Friday, September 11, 2015

Remembering 9/11

I was on the Kennedy Expressway, driving to my office at the Montgomery Ward corporate headquarters in Chicago, and listening to morning news radio, when the first report came in of an airplane crashing into a building in New York City. This was unbelievable. Hard to comprehend. As I continued my drive to work, the second airplane hit the second building. No one knew what this was, or what to expect.

When I got to my office I turned on my radio and computer to get more news and throughout the morning and the rest of the day I, and millions of others, watched this tragedy unfold.

In August this year I spent a weekend in New York City and visited the 9/11 Memorial The reflecting pools, surrounded by granite with the names of 9/11 victims, is a sobering reminder of that day of infamy.

Today. I looked back through this blog, which I started writing in 2005, to see how I'd remembered 9/11 in the years since 2005. Unsurprising to me, was that most of my articles written between the first and second weeks of September each year focused on school opening and tutor/mentor programs looking for volunteers and donors. None focused specifically on 9/11. Many focused on incidents of violence reported in Chicago papers, with commentary that showed that kids living in urban war zones live under levels of stress that negatively affects their performance in school.

Even as I listened and watched the 9/11 tragedy unfold in 2001, I was doing the work needed to help tutor/mentor programs in Chicago be available to kids in more of the city's high poverty neighborhoods, and to find the volunteers and dollars my own organization, like so many others, needed to continue its work for another year.

Like many, 9/11 has had a cascading flow of negative impact on myself, and the work I've been doing, in the years since 2001. Today as we remember how nearly 3,000 American's were killed, we're also remembering how thousands of American men and women have died or suffered life changing injuries and mental illness resulting in the wars that were launched after 9/11 to fight terrorism around the world. Millions of people in Iraq and Afghanistan have also died as a result of American response to 9/11.

As we remember America's disaster, we're seeing another unfold, with nearly 4 million people who have lost homes, loved ones, and almost all personal belongings, struggle to find a home in Europe, America or somewhere out of the war zones of the Middle East.

Much of what's happening now can be traced back to America's attack on Iraq, which in turn, can be traced back to terrorist attacks on 9/11 and earlier..which can be traced back to ....

This is still an unfolding story with no certain ending in sight.

I think the best way to honor the past is to give huge amounts of time, talent, wealth and other resources to help shape a better future.
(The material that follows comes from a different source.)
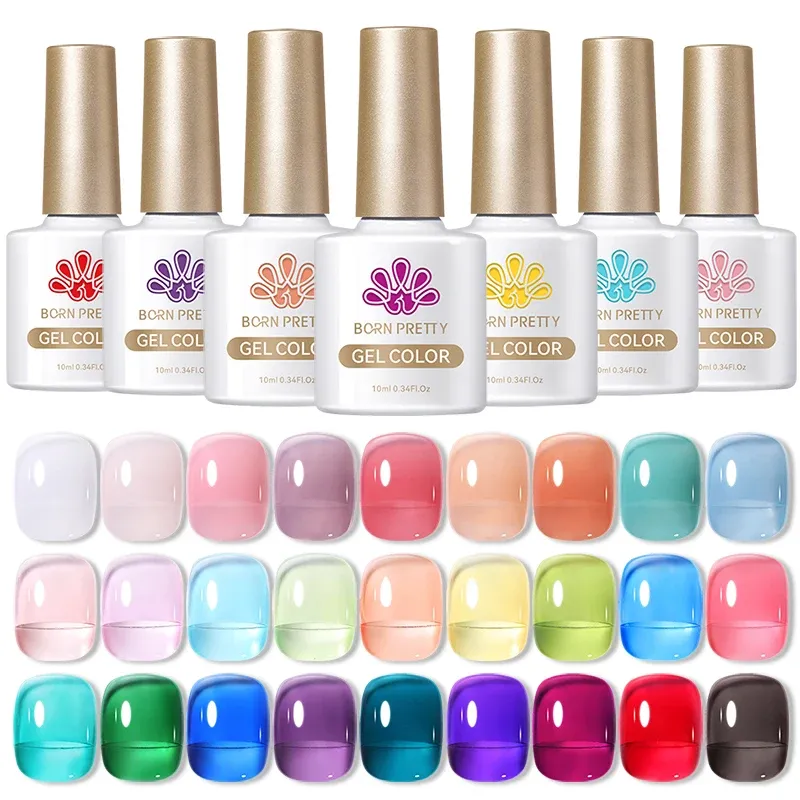 BORN PRETTY 10 ml Translucent Jelly Nude Gel Nagellack Bunter Lack Semi Permanent UV LED Nail Art Maniküre Gel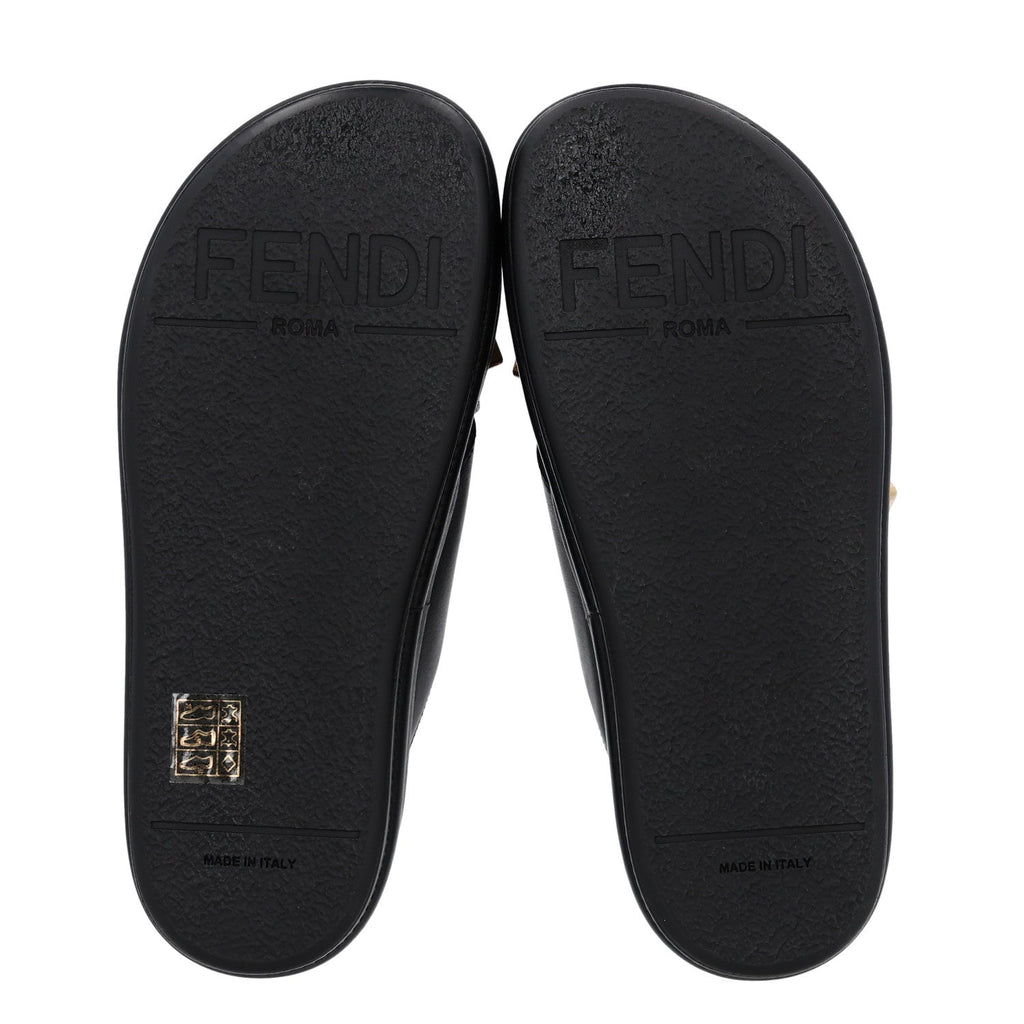 Fendi Vitello Women's Fendigraphy Slide Sandals 36 Black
That can be by supporting youth and volunteers in organized tutor/mentor programs in Chicago and other urban areas, or by focusing similar amounts of time, talent and wealth on other issues that challenge world peace, environmental security and quality of life. The ENOUGH graphic was created by an intern several years ago, to show a learning process that anyone can adopt, to become part of a solution to one or more of the complex problems we face.

Start each day by looking at a checklist of things you might do, and end the day by looking at the same list, and making a mental check showing what you did.